Some National Guard officers are waiting 40 percent less for federal recognition of their state promotions since NGAUS cast a light on lengthy delays in the process.
Wait times had been 293 days on average earlier this year, according to Defense Department data, for a process that is supposed to take no longer than 180 days.
But recent data indicates wait times are now down to 175 days on average for promotion scrolls of names introduced this year, which is comparable to how long active-component officers wait. Those introduced before this year are down to 235 days.
NGAUS began pressing the issue after hearing from members nationwide who had waited more than a year for the Army or Air Force to complete the series of background checks. Many were in a duty position appropriate for the next rank, but without the actual rank or pay.
The association conducted a survey late last year of recently promoted Guard officers on their “fedrec” experience. Nearly half of the roughly 3,000 respondents said they waited more than 196 days. Many waited more than a year. One waited 54 months.
Most of the respondents were from the Army Guard as they experience the longest delays.
The issue was the subject of a story in the February 2018 issue of NATIONAL GUARD. Public release of the survey caught the attention of the media and some in Congress.
Army Secretary Mark Esper received questions on the matter during a Senate Armed Services Committee hearing April 12. He said the delays “are too long and it’s unacceptable,” adding that more staff was being applied to the process and greater automation was under consideration.
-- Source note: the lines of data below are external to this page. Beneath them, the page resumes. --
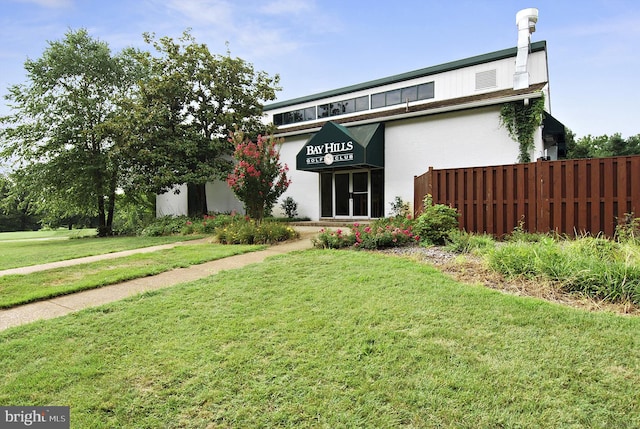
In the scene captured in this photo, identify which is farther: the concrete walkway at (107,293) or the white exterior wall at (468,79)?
the white exterior wall at (468,79)

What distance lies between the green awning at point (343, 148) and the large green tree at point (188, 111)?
4.18m

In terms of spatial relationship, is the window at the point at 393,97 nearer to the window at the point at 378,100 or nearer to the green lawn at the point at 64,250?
the window at the point at 378,100

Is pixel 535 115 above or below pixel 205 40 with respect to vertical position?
below

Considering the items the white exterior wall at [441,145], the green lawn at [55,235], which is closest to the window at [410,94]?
the white exterior wall at [441,145]

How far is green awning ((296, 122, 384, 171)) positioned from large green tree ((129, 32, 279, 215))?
418cm

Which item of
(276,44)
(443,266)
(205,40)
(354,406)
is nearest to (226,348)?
(354,406)

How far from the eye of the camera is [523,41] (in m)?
13.1

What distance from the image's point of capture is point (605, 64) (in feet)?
38.9

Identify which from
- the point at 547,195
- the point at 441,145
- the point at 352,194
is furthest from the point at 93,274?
the point at 441,145

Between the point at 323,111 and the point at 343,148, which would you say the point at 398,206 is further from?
the point at 323,111

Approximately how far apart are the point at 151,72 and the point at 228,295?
17.2m

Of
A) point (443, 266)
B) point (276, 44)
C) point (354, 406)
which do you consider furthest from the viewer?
point (276, 44)

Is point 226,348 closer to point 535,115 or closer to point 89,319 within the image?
point 89,319

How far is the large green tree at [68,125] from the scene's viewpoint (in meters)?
16.0
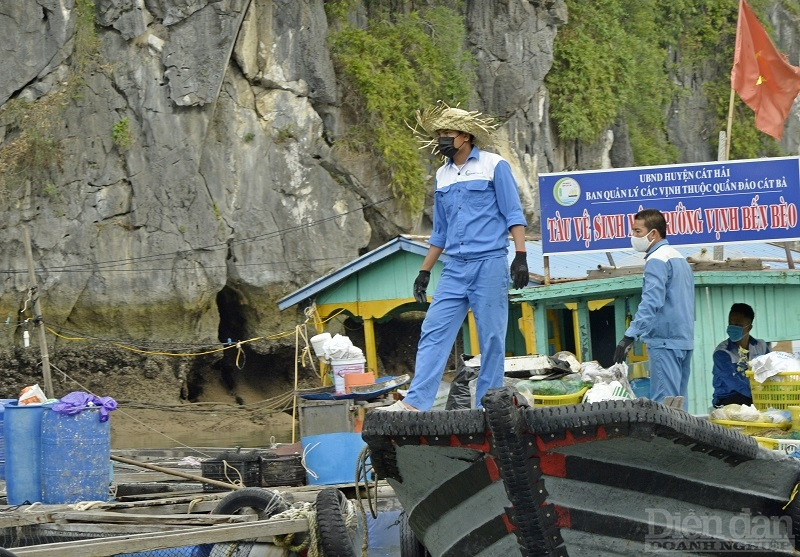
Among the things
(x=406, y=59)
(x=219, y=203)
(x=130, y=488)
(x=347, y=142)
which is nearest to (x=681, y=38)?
(x=406, y=59)

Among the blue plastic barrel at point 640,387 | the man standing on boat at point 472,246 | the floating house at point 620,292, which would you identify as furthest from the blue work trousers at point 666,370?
the floating house at point 620,292

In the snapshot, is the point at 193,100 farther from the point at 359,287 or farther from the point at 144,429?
the point at 359,287

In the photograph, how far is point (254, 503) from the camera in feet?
25.3

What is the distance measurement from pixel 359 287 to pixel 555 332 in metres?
2.86

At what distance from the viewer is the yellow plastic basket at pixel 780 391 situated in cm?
796

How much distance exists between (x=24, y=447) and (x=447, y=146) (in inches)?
140

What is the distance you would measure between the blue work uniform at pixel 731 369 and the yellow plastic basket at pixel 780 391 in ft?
2.32

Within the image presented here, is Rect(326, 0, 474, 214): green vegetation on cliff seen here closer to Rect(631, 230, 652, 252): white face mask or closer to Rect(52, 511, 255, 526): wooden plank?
Rect(631, 230, 652, 252): white face mask

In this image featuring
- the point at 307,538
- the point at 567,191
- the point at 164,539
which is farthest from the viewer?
the point at 567,191

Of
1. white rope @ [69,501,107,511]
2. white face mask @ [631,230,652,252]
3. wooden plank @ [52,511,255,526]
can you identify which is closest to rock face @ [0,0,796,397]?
white rope @ [69,501,107,511]

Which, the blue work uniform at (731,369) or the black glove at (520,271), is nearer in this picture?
the black glove at (520,271)

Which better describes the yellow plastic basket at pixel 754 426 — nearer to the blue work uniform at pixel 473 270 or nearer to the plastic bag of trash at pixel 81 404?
the blue work uniform at pixel 473 270

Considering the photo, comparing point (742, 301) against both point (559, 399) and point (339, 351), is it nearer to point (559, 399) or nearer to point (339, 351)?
point (339, 351)

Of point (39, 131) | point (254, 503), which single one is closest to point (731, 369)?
point (254, 503)
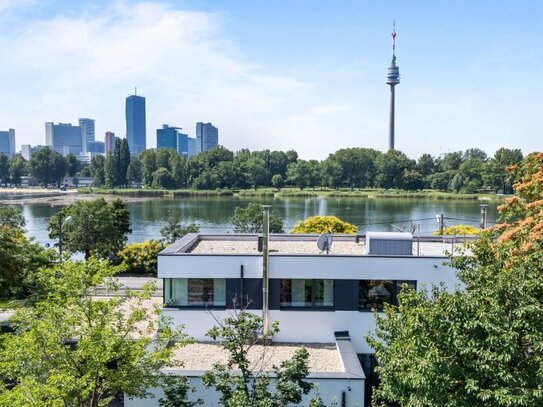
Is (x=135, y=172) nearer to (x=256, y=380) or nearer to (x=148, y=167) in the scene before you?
(x=148, y=167)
“We’ve got to find a way to speed this up,” Sen. Elizabeth Warren, D-Mass., told him, “or else I worry that this is going to do a lot of damage to morale.”
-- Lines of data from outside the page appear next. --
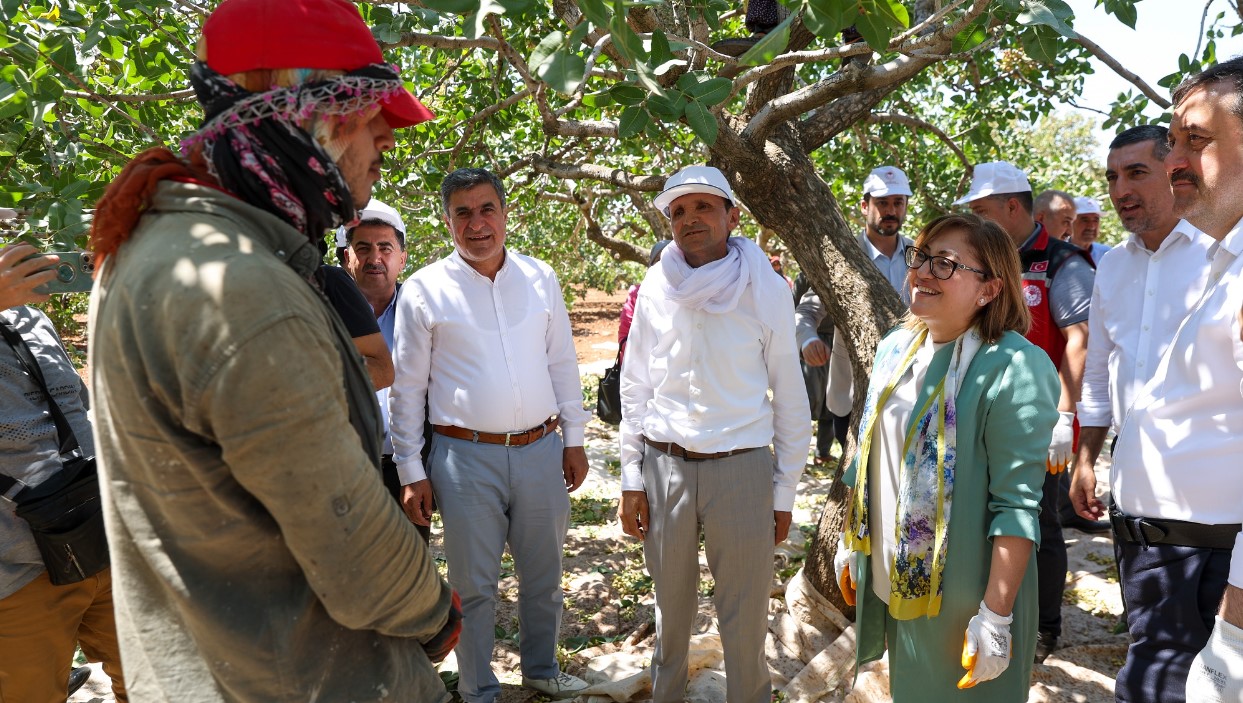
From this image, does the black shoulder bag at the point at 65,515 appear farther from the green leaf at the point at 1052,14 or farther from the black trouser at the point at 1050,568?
the black trouser at the point at 1050,568

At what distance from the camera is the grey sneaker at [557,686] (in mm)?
3582

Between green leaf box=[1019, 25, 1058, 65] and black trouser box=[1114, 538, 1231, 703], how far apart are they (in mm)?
1433

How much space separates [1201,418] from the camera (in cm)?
212

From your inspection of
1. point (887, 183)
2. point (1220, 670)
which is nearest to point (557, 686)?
point (1220, 670)

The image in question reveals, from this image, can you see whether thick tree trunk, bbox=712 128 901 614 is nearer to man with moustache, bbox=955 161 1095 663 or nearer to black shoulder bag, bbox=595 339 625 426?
man with moustache, bbox=955 161 1095 663

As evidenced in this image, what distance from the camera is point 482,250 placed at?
3488mm

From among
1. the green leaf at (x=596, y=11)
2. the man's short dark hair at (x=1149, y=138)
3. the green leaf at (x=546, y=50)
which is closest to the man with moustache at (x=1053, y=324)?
the man's short dark hair at (x=1149, y=138)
NGAUS worked with Warren, Sen. Steve Daines, R-Mont., Rep. Trent Kelly, R-Miss., and Rep. Carol Shea-Porter, D-N.H., to introduce the National Guard Promotion Accountability Act to make the process more efficient.
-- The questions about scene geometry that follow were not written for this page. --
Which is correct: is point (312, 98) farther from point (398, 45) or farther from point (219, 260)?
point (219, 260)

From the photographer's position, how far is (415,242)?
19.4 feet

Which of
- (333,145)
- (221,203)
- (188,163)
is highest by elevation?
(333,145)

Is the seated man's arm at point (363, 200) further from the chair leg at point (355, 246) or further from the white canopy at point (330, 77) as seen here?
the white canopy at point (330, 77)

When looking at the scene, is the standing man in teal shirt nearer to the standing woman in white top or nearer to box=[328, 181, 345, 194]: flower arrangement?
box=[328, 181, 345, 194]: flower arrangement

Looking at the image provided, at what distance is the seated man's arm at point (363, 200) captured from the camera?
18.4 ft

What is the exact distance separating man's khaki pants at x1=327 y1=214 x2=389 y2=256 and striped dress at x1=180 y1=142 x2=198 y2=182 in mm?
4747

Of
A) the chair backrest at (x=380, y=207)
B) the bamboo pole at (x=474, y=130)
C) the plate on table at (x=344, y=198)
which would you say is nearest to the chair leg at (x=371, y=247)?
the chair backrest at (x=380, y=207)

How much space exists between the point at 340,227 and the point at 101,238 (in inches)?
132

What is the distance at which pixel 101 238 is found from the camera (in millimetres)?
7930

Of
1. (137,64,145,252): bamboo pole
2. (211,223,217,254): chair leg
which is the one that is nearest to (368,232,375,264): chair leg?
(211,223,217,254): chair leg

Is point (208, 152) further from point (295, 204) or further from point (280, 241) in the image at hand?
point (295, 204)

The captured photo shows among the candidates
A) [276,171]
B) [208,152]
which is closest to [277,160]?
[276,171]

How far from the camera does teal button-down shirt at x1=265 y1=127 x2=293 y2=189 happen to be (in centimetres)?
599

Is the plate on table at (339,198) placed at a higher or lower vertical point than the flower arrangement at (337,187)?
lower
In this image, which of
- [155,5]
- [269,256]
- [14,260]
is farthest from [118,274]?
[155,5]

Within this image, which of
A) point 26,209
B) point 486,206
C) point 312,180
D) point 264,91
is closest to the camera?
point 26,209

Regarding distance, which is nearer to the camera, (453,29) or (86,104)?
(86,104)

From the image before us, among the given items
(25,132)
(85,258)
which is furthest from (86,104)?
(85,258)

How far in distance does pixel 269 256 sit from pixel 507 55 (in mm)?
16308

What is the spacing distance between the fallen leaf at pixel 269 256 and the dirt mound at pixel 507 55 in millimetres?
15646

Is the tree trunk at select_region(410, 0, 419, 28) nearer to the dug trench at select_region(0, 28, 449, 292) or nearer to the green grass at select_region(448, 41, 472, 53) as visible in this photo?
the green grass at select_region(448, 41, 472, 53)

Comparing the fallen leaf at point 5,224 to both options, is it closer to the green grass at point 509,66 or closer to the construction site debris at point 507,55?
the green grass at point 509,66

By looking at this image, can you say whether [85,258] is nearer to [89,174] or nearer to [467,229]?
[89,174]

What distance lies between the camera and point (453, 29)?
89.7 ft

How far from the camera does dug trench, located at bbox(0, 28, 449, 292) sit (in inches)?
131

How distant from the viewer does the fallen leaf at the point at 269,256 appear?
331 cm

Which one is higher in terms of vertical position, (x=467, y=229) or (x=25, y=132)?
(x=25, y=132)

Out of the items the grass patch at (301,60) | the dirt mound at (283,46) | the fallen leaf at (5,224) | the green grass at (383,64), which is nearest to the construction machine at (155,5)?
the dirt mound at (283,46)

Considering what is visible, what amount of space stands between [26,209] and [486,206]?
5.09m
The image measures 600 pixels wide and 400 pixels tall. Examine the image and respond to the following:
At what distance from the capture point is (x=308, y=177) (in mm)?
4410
Some of the bills’ provisions were included in the fiscal 2019 National Defense Authorization Act the president signed in August. The services must now streamline their fedrec process, and they have until Dec. 1 to tell Congress how they plan to do so.
“The wait times are certainly improving and I give credit to Congress and the services for the positive trend,” said retired Brig. Gen. J. Roy Robinson, the NGAUS president. “But we can’t be satisfied yet. This process used to take just a couple months. With all the background information available now electronically, we should be able to get back to that.”